L'assessore ai Servizi Civici, Francesco Bragagni, sottolinea come, sebbene il capoluogo sia interessato in misura più limitata rispetto allo scorso anno, probabilmente anche grazie alle iniziative promosse nel 2025 dall'Amministrazione comunale insieme ai sindacati, il tema resti di carattere generale.

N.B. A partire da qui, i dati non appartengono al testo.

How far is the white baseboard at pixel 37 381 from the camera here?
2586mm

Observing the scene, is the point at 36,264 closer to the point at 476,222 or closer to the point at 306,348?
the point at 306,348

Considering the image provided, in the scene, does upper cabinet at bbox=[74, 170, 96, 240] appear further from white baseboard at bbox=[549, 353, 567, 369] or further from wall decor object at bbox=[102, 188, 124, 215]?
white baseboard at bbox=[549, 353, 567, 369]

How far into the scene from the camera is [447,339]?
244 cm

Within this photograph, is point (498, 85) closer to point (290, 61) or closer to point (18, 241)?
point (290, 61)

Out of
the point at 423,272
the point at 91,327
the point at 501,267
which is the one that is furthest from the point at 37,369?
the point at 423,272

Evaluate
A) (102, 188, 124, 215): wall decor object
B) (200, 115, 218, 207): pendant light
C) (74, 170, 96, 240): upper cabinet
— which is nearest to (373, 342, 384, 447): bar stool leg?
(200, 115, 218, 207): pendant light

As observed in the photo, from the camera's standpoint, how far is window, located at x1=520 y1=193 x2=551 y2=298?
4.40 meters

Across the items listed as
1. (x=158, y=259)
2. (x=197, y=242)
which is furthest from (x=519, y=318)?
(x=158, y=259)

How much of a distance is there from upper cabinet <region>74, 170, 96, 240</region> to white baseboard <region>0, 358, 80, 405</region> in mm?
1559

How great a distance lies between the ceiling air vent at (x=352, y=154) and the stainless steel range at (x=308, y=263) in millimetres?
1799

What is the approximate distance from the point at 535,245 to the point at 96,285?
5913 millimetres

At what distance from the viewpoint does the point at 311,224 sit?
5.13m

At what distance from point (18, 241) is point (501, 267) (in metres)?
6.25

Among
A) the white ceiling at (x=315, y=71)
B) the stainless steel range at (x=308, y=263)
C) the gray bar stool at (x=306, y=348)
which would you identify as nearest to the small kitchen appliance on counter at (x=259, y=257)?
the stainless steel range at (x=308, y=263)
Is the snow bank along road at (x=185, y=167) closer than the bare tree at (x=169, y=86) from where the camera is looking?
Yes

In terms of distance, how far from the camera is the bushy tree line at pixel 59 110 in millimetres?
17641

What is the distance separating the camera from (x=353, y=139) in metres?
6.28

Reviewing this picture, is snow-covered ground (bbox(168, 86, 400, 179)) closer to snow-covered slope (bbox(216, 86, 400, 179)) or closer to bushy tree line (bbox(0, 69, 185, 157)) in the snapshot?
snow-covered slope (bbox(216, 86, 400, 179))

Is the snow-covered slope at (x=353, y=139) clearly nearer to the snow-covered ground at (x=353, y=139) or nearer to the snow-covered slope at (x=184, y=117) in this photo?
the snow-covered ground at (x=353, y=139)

Secondo Bragagni, il servizio postale rappresenta un servizio universale essenziale e un presidio civico fondamentale, soprattutto nelle aree interne e nei piccoli centri, già interessati dai fenomeni di spopolamento. L'assessore evidenzia inoltre che le riduzioni estive rischiano di penalizzare anche i territori a forte vocazione turistica, in contrasto con lo spirito del Decreto Gentiloni del 2007, che prevede la possibilità di ampliare gli orari durante la stagione estiva.
Per questo motivo il Comune accoglie l'invito delle organizzazioni sindacali affinché ogni eventuale intervento di razionalizzazione del servizio sia preceduto da un confronto preventivo con gli enti locali.